Duplex ultrasonography provides a noninvasive hemodynamic means to evaluate arterial lesions and detect kidney size abnormalities.19 Peak systolic velocity >200 cm/s and a renal to aortic peak flow velocity ratio >3.5 are the most dependable ultrasound measurements to identify severe renal artery stenosis.20 Color and spectral Doppler can detect pseudoaneurysm formation as a round structure with circular flow pattern and “to-and-fro” biphasic flow at the pseudoaneurysm neck, respectively. The neck often is the only patent portion of the pseudoaneurysm due to thrombosis. Thrombus in the pseudoaneurysm usually appears hypoechoic without flow; it typically is mural but may centrally fill a portion of the pseudoaneurysm lumen.18
Magnetic resonance angiography is useful as an adjunct to ultrasonography or an alternative in patients with a contraindication to CT contrast, such as iodine allergy or reduced kidney function. A pseudoaneurysm seen with magnetic resonance angiography will appear as a round focal enhancing structure with intensity similar to that of adjacent arteries. A mural thrombus may have high T1 signal intensity on unenhanced series.18
Choosing the initial imaging modality to evaluate renovascular hypertension depends on the clinically suspected cause and patient risk factors. In older patients in whom atherosclerotic-related renal artery stenosis is more common, duplex ultrasonography is a reasonable first choice. If there is a high clinical suspicion of renal artery pseudoaneurysm or fibromuscular dysplasia, renal arteriography should be an early consideration because endovascular intervention (stent-graft and balloon angioplasty, respectively) is effective treatment for renovascular hypertension. In our case, contrast-enhanced CT of the abdomen was followed directly by renal arteriography with stent-graft placement.

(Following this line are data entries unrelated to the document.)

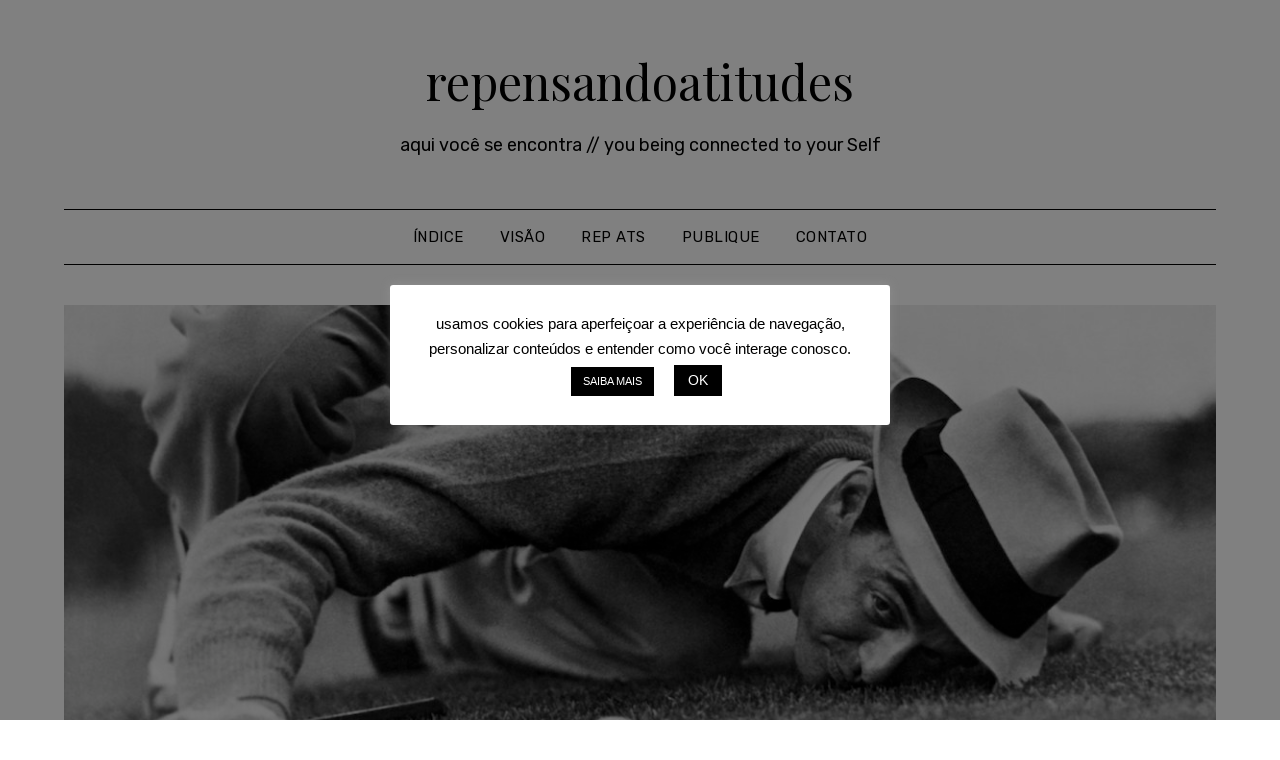

--- FILE ---
content_type: text/html; charset=utf-8
request_url: https://www.google.com/recaptcha/api2/aframe
body_size: 266
content:
<!DOCTYPE HTML><html><head><meta http-equiv="content-type" content="text/html; charset=UTF-8"></head><body><script nonce="czzTtSrFpZZB6RnQy3WCrg">/** Anti-fraud and anti-abuse applications only. See google.com/recaptcha */ try{var clients={'sodar':'https://pagead2.googlesyndication.com/pagead/sodar?'};window.addEventListener("message",function(a){try{if(a.source===window.parent){var b=JSON.parse(a.data);var c=clients[b['id']];if(c){var d=document.createElement('img');d.src=c+b['params']+'&rc='+(localStorage.getItem("rc::a")?sessionStorage.getItem("rc::b"):"");window.document.body.appendChild(d);sessionStorage.setItem("rc::e",parseInt(sessionStorage.getItem("rc::e")||0)+1);localStorage.setItem("rc::h",'1765812902597');}}}catch(b){}});window.parent.postMessage("_grecaptcha_ready", "*");}catch(b){}</script></body></html>

--- FILE ---
content_type: application/javascript; charset=utf-8
request_url: https://fundingchoicesmessages.google.com/f/AGSKWxUJUTQzGpFEZpcvgXYZA-BZOC7gAqxzpE8x0MPh-vq448Sat6IMHIWFqcdWuM1Py0yva72RHdUJZOzv2PNZmTS41PU2BrSFWpGwyE90tiaHx9WXDRpX_fMlHiY1mfcMJAKpnHNdsI4YG0nOxxxG-9y9KfUzZn9Z7c3UmmODv-TDgWItlsG_-GLkBEQ6/__160x600&/html/ad./aimatch_ad_/leaderboard_ad./pop?tid=
body_size: -1290
content:
window['3f78e244-ce76-4d2b-8149-7b8a2654ada4'] = true;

A stent-graft or covered stent is wrapped in a fabric-like material that is relatively nonporous.21 The stiff tube lies in communication with the arterial wall and when spanning an aneurysmal dilation, relieves the pressure on the weakened arterial wall. Stentgrafts are used most commonly to treat abdominal aortic aneurysms. Complications from endovascular renal artery stenting include embolization, acute stent thrombosis, stent fracture, renal artery spasm, rupture, perforation or dissection, acute kidney injury, and access-site morbidity.22,23 There are no published data for the long-term patency of stent-grafts used to treat renal vascular pseudoaneurysms.24 However, renal artery stents have been used in conjunction with angioplasty to treat atherosclerotic renal artery stenosis and have 2-year in-stent restenosis rates of 29.7%.25 Rarely, renal artery stent–related infections can occur (5 case reports), often identified by mycotic pseudoaneurysm formation on duplex ultrasonography.26
In conclusion, a renal artery pseudoaneurysm is a potentially life-threatening condition necessitating early diagnosis and intervention. Its clinical presentation typically is delayed for days to years following renal artery injury. A high level of clinical suspicion is required to make the diagnosis. Patients with new-onset hematuria, flank pain, or abrupt changes in BP should be questioned about back/abdominal trauma, including blunt trauma or renal artery interventions. A positive history would prompt abdominal contrastenhanced CT, with renal arteriography reserved for patients with kidney abnormalities on CT. When the anatomy is suitable, blood vessel–preserving treatment with a stent-graft is preferred to angioembolization and can be curative for the associated renovascular hypertension. Patency of the renal artery stent-graft can be monitored effectively by serial duplex ultrasonography.
Financial Disclosure: The authors declare that they have no relevant financial interests.